Flanked by moon mission astronauts, Kelly calls NASA the ‘Dolly Parton’ of government
Artemis II crew gets warm receptions from Congress, tourists
News conferences outside the Capitol don't always attract a crowd of visitors and tourists — but most also do not feature astronauts in flight suits.
"Sometimes I think, you know, NASA is the Dolly Parton of ... government agencies. Like everybody loves Dolly Parton," Sen. Mark Kelly, an Arizona Democrat and former astronaut, said, flanked by the crew of Artemis II, the planned mission to return humans to the surface of the moon.
The crew, which includes three Americans and one Canadian, has been making the rounds on Capitol Hill and elsewhere in Washington to promote the mission and funding for space exploration in general.
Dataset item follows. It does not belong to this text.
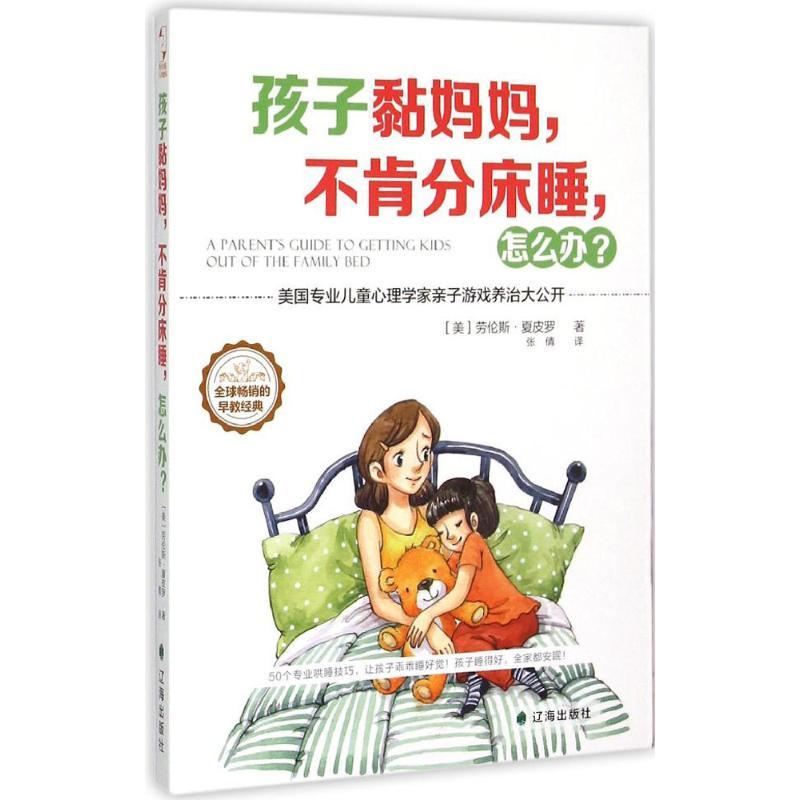 Детские игрушки Артикул 576205211897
Kelly, along with the crew and the leaders of the U.S. and Canadian space agencies, praised the bipartisan support they have received as passing tour groups stopped to take photos and listen in to the news conference, held with the Capitol dome as a backdrop.
"As somebody who has flown on the space shuttle four times, as the commander twice, I do get a lot of questions here … about space. They're usually really good question from my colleagues," Kelly said.
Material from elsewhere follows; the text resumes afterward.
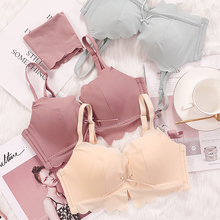 BEFORW Simple Solid Color Wireless Bralette Comfortable Seamless Bras For Women Sexy Lingerie Adjustable Push Up Bra C Cup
"Sometimes they ask, you know, why the space shuttle isn't landing on the moon anymore?" he said, getting a laugh, since the shuttle never left Earth's orbit. "But generally … folks are really well informed."
Jeremy Hansen, a Canadian Space Agency astronaut who will serve as a mission specialist, said that as an outsider he was inspired by meetings on the Hill that included key members of the House and Senate appropriations committees.
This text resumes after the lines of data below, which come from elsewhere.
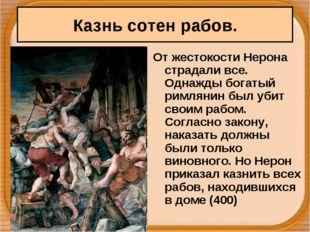 Казнь сотен рабов. От жестокости Нерона страдали все. Однажды богатый римляни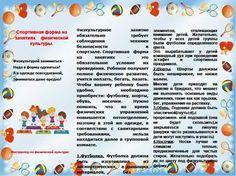 советы родителям от инструктора по физической культуре в детском саду: 8 тыс изображений найдено в Яндекс.Картинках Word Search, Bullet Journal, Words, Horse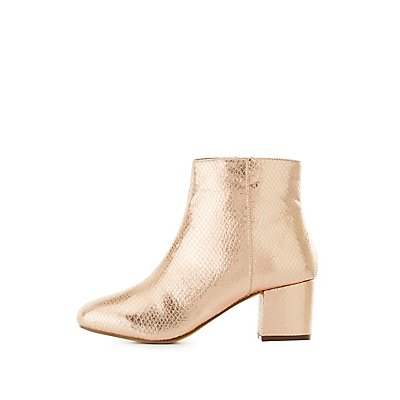 Metallic Low Heel Ankle Booties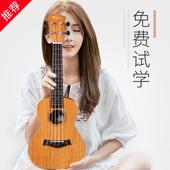 卢森尤克里里初学者23寸乌克丽丽成人儿童小吉他学生女尤里克克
"Leadership here in the United States understands how amazing it is that they have a NASA that is doing amazing things in this country," Hansen said. "The rest of the world looking in respects NASA, NASA is a leader. You have something extraordinary in your country, and I hope you treasure it and you're extremely proud of it."
NASA Administrator Bill Nelson said he hoped that the Artemis program, which aims to launch the first of a recurring series of missions to the moon in late 2024, would not be the target of budgetary cutbacks.
"Rs and Ds that sometimes are at loggerheads all come together. The space program is a unifying force. It's also a job-producing force," Nelson, a former Democratic senator from Florida who himself previously traveled to space, said. "That's another reason that we are hopeful that this resolution of what's going to happen on the debt ceiling is going to be resolved. ... Because the kind of cuts that you have seen talked about would be devastating to NASA, to our programs and, indeed, this what you're being presented with today, a crew that is taking us back to the moon after a half a century."
Lawmakers who highlighted their meetings with the crew Thursday included Rep. Harold Rogers, R-Ky., the chairman of the Commerce-Justice-Science appropriations subcommittee, and his Senate counterpart, Democratic Sen. Jeanne Shaheen of New Hampshire.
A NASA spokesperson said that other meetings were being held with members of House and Senate leadership, as well as caucuses across the political spectrum.
Victor Glover, the Artemis II pilot, said he also left meetings inspired by the support the program received.
"What has happened is as we show up to places, folks are cheering us on and telling us how they're going to support us and they're going to make sure that we can keep doing the things that we're doing," Glover said. "They want to support us, they want to continue to support us, and they know how important the decisions and the debates that are happening right now are to the future, of sustainability, of that vision and execution of that mission."